Una cosa es conformar un frente electoral, organizar marchas, lanzar consignas o conceder entrevistas, y otra es asumir un autentico papel opositor para establecer coaliciones o pactos entre las fuerzas antagonistas al régimen actual, para defender los intereses y aspiraciones de cambio de quienes les otorgaron el voto. Porque creo que una gran mayoría de los votos recibidos por los partidos opositores, emanaron de votantes anti PRI, más que de electores identificados con la ideología, candidatos o agenda programática de los partidos opositores. De tal manera que más del 60 por ciento de los ciudadanos que acudieron a las urnas o los que asistieron a aquella marcha del 6 de junio de este año en Saltillo, lo hicieron con la expectativa de un cambio de rumbo en la administración estatal, refrendaron lo manifestado en las urnas días atrás. Consientes, tal vez, de que el combustible para llegar a la anulación era escaso. Impulsados, dicen algunos, por un constructo, un mito, una quimera: la “impugnación más documentada de la historia”.
La anulación no procedió. Tal vez algunos de los que encabezaban el Frente por la Dignidad lo sabían desde la noche del 4 de junio; siguieron adelante, alimentando el mito. Pero lo sucedido esa noche estaba escrito, sellado, firmado por los más de 1.2 millones de electores que acudieron a las urnas: el PRI al gobierno; PAN, Morena, UDC y PRD a la oposición. El PRI recibió el aval ciudadano para implementar su propuesta de gobierno, sin que ello signifique un cheque en blanco, como en el pasado cuando el PRI se llevaba el carro completo.

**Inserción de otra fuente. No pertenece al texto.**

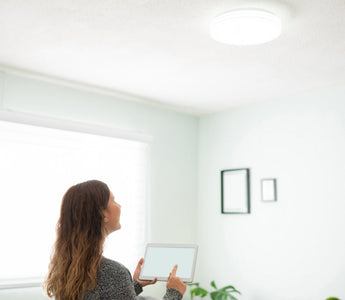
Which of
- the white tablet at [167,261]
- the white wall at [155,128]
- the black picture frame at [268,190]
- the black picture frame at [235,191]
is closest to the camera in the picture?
the white tablet at [167,261]

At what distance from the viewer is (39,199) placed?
138 inches

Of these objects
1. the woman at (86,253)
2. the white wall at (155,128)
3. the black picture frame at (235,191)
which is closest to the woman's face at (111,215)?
the woman at (86,253)

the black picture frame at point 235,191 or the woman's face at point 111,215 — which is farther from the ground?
the black picture frame at point 235,191

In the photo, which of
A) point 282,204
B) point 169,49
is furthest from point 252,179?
point 169,49

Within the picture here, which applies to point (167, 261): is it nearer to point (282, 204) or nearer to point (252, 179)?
point (282, 204)

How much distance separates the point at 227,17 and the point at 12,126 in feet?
6.20

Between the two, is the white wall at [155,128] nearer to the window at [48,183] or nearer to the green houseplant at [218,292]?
the window at [48,183]

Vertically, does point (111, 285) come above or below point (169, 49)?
below

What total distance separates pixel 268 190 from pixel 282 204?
0.19 m

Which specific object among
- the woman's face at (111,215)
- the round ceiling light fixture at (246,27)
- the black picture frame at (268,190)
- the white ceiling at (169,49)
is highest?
the white ceiling at (169,49)

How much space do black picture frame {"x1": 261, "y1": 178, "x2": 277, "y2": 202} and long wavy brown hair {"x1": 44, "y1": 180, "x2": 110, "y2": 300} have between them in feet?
8.18

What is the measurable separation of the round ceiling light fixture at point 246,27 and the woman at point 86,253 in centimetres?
123

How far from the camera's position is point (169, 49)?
118 inches

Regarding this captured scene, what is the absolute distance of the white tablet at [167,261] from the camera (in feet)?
7.82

Ahora ese mandato se presenta acotado por la mayoría opositora en el Congreso.
Por lo tanto, “El gobierno del PRI a gobernar y la oposición del PAN, UDC, Morena y PRD a oponerse”. Supongo que Miguel Riquelme tendrá una correcta lectura de lo sucedido en las urnas, sobre todo por la reducida ventaja que obtuvo sobre su más cercano competidor, pero tengo dudas respecto al papel que jugará la oposición. Porque al observar la cadena de acontecimientos postelectorales, donde una vez emitido el fallo de los tribunales electorales a favor del PRI, la oposición, representada en su mayoría por el Frente, desapareció, se esfumó; como si fuera un fantasma, sospechamos que allí está, pero no logramos verle.

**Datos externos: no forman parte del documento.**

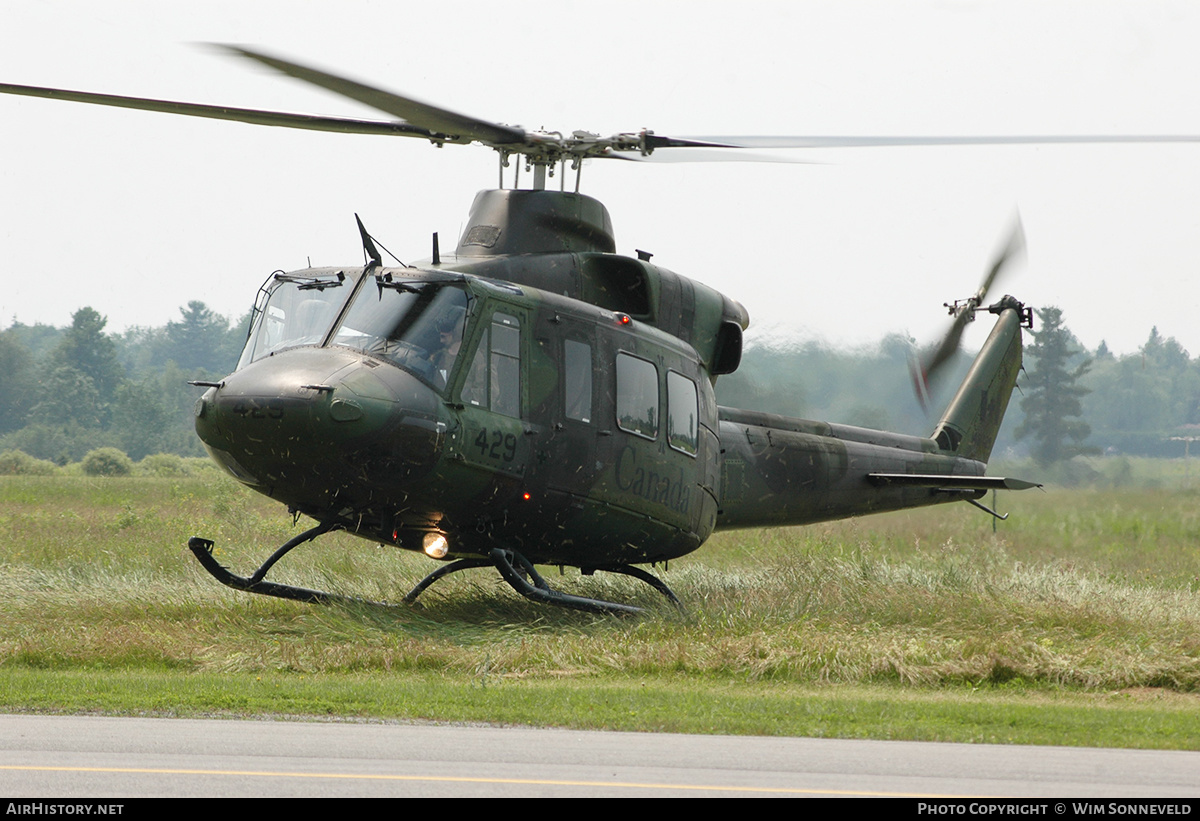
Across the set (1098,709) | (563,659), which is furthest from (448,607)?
(1098,709)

Créame, la obligación frente a los coahuilenses, cuya mayoría votó por el cambio, no es del PRI, es de la oposición. Durante la próxima legislatura tendrán que fundar una nueva forma de hacer política desde la oposición, para garantizar que quienes creyeron legítimamente en esa fantasía llamada anulación, tendrán representantes que garanticen una autentica fiscalización de los recursos públicos. Por una parte, y por la otra, la oposición de Coahuila no debe olvidar que muchos de los votos recibidos por cada partido o coalición fueron otorgados por ciudadanos sin partido que apostaban al cambio, y que lo último que quisieran ver en el Congreso es una oposición en donde cada partido defienda sus particulares intereses, desairando la voz ciudadana que pide a gritos una autentica oposición social.
La tétrica voz de los “intereses de partidos”, que ha conducido durante años el trabajo legislativo, amenaza con asustar en el Congreso de Coahuila.